> Work required
Pull out every line of the records below that contains the string "baseboard", where a difference in letter case means a different string.

> Data entries

⁂

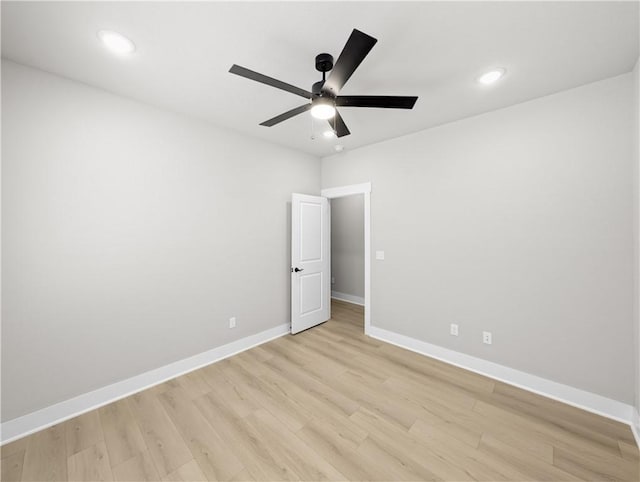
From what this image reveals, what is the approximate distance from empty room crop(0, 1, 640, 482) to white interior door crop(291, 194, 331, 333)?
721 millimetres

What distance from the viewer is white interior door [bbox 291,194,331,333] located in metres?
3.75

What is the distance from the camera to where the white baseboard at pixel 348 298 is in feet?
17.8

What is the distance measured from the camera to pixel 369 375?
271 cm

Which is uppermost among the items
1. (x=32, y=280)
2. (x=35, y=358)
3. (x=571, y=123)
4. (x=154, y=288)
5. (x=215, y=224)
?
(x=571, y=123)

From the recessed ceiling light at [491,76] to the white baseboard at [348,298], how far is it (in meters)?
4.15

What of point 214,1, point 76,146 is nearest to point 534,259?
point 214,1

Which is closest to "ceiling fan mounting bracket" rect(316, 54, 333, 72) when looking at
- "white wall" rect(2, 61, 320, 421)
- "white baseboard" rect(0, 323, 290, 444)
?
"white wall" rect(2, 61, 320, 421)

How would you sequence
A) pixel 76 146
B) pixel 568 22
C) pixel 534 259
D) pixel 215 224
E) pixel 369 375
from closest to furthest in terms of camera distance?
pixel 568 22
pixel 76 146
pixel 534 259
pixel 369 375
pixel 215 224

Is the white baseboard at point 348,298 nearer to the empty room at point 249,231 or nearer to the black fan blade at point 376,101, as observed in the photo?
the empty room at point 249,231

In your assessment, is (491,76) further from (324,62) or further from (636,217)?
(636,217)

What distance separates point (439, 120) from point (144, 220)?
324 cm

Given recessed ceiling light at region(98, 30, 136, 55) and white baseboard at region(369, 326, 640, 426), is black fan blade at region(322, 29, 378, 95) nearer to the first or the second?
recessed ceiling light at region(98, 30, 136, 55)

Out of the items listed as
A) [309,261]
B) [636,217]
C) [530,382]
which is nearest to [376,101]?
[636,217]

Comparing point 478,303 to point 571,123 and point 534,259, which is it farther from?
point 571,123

⁂

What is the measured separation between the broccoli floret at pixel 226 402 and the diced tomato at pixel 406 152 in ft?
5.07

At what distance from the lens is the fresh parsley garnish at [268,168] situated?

⁂

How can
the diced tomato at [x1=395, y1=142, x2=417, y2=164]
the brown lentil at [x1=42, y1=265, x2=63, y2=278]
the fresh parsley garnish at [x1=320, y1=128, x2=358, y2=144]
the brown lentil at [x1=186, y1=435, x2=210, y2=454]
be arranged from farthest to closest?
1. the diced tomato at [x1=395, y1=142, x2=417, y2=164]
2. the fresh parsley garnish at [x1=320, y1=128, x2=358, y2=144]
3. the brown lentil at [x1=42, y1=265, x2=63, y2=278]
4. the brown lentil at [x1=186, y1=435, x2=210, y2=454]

⁂

> Exercise answer
What is the distance from the camera to where the white baseboard at pixel 348 298 is in feet?
From the recessed ceiling light at [491,76] to the white baseboard at [348,298], how far is it (in meters)?
- "white baseboard" rect(0, 323, 290, 444)
Is the white baseboard at point 348,298 nearer to the empty room at point 249,231 or nearer to the black fan blade at point 376,101, as observed in the photo?
Given recessed ceiling light at region(98, 30, 136, 55) and white baseboard at region(369, 326, 640, 426), is black fan blade at region(322, 29, 378, 95) nearer to the first or the second?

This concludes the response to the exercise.